In 1970 at the age of 33, “Gentleman Jim” somehow batted .315, with 32 home runs, 115 runs batted in, and 102 runs scored for the Chicago Cubs.
Not bad for a player whose previous career bests were a .257 average, 21 homers, 57 RBI and 54 runs scored. He also drove in a hard-charging Pete Rose with a 12th inning single in that season’s All-Star Game.
When asked to explain his surprising turnabout, Hickman replied, “I really don’t know. If I knew, I’d tell you.”
Originally signed by the St. Louis Cardinals in 1956, Hickman languished in the minor leagues for six seasons. He got his first break when the New York Mets selected him with the last pick in the October 1961 expansion draft.
Hickman played for the Mets for six seasons, from 1962 to 1966. In those days, the Mets were affectionately known as the “lovable losers” and Hickman was able to provide the club with some of their first exciting moments. He was the first Met to hit for the cycle and the first to smash three home runs in a single game.

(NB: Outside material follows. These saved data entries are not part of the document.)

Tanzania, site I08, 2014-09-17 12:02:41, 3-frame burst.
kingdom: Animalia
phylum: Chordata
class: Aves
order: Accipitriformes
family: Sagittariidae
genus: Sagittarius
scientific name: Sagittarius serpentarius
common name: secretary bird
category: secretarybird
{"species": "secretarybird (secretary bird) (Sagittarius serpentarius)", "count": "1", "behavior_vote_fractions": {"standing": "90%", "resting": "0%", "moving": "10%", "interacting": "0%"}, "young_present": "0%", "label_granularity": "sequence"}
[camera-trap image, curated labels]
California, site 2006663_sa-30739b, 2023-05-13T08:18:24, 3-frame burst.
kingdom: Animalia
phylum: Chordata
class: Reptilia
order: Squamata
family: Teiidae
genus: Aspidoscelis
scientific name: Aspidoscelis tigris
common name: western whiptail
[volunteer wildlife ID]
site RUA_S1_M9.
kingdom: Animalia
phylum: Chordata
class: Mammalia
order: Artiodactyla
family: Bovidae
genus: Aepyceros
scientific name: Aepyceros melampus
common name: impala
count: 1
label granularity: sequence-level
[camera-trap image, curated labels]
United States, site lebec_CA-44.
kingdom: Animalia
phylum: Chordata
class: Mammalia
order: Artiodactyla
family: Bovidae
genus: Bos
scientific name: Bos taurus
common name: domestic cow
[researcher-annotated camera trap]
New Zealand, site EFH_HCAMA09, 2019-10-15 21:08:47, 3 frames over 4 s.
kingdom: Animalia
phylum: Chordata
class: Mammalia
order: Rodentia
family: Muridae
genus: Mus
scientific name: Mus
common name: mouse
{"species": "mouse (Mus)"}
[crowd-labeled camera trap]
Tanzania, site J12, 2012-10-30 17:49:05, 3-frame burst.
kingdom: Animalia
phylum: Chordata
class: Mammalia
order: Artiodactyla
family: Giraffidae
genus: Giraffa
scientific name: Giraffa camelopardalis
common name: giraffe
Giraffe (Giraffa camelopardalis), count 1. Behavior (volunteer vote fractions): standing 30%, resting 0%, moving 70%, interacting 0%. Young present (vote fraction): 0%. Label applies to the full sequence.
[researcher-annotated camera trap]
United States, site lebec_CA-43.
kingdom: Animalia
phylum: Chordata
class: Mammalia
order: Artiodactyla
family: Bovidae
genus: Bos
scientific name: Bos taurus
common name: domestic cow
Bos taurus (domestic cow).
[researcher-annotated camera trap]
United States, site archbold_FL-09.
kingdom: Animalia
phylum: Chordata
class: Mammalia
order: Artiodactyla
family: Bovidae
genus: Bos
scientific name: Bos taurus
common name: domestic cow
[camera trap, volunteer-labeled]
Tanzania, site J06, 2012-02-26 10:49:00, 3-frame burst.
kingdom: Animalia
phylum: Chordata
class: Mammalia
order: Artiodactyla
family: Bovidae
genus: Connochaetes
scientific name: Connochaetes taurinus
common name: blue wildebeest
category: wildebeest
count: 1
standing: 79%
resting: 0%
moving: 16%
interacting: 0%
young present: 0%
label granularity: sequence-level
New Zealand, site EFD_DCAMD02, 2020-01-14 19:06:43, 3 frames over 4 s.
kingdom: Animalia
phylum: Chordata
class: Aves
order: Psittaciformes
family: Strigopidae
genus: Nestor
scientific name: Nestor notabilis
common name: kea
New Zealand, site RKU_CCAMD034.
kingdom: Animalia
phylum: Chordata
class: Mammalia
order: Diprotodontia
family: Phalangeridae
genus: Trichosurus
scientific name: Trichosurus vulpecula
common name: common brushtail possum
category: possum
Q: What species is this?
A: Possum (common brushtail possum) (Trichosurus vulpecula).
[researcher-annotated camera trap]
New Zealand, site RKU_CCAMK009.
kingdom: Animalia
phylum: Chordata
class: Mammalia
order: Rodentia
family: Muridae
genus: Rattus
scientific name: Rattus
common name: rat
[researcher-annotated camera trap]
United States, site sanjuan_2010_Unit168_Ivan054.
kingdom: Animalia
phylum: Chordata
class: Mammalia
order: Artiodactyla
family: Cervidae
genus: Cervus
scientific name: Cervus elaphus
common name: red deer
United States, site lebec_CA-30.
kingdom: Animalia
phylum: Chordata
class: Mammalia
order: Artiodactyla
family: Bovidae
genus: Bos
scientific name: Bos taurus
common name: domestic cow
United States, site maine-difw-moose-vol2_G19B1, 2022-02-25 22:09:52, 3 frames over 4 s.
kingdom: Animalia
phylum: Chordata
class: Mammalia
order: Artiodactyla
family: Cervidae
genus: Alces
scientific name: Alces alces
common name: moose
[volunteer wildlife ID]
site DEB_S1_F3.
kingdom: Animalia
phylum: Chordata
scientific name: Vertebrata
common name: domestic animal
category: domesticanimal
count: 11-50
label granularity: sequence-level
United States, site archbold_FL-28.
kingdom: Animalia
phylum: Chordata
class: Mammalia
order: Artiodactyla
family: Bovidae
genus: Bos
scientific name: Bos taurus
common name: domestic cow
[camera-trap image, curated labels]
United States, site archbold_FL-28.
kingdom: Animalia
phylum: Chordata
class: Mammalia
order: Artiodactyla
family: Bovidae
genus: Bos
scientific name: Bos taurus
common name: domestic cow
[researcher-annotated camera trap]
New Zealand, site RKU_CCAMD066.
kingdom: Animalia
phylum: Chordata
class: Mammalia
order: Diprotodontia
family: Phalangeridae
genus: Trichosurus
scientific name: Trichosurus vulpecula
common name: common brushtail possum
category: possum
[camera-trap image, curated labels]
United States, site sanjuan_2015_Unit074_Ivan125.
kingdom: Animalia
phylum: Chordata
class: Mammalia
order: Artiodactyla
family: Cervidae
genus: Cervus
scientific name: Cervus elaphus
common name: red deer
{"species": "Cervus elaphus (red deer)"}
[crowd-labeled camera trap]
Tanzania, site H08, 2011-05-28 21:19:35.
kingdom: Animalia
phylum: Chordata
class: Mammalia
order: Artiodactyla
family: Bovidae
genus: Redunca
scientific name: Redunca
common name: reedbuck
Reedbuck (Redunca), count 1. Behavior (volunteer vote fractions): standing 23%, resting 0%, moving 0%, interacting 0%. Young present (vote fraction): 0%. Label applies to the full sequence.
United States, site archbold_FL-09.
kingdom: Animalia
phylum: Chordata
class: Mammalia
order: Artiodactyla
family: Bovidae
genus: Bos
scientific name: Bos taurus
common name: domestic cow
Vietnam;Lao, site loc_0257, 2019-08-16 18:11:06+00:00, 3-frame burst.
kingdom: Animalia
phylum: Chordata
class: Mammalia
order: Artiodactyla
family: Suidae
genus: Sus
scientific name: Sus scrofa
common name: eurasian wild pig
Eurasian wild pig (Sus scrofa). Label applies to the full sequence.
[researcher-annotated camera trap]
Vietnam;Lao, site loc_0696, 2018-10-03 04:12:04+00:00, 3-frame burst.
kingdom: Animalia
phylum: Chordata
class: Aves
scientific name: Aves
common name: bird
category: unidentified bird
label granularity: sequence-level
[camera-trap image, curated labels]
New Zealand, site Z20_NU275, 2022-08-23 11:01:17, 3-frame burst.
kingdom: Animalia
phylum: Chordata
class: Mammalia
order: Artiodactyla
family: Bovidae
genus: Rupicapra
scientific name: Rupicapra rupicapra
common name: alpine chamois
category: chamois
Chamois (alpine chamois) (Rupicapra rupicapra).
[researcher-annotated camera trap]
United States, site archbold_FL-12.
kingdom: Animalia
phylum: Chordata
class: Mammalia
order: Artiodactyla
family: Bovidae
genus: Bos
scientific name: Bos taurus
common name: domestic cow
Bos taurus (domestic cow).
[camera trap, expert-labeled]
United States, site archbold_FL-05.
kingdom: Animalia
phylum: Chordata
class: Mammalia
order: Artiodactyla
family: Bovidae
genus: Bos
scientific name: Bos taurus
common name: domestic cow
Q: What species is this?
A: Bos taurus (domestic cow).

On November 29, 1966, New York dealt Hickman along with Ron Hunt to Los Angeles for Tommy Davis and Derrell Griffith. Used sparingly by the Dodgers in 1967, Hickman batted a meager .163 with no home runs and 10 RBI in 65 games. The following season, he was dealt to Chicago, where he would resurrect his big league career.
Predictably, after his breakout season, Hickman came back down to earth, posting a couple of solid but unspectacular seasons before finishing his career with the the Cardinals in 1974.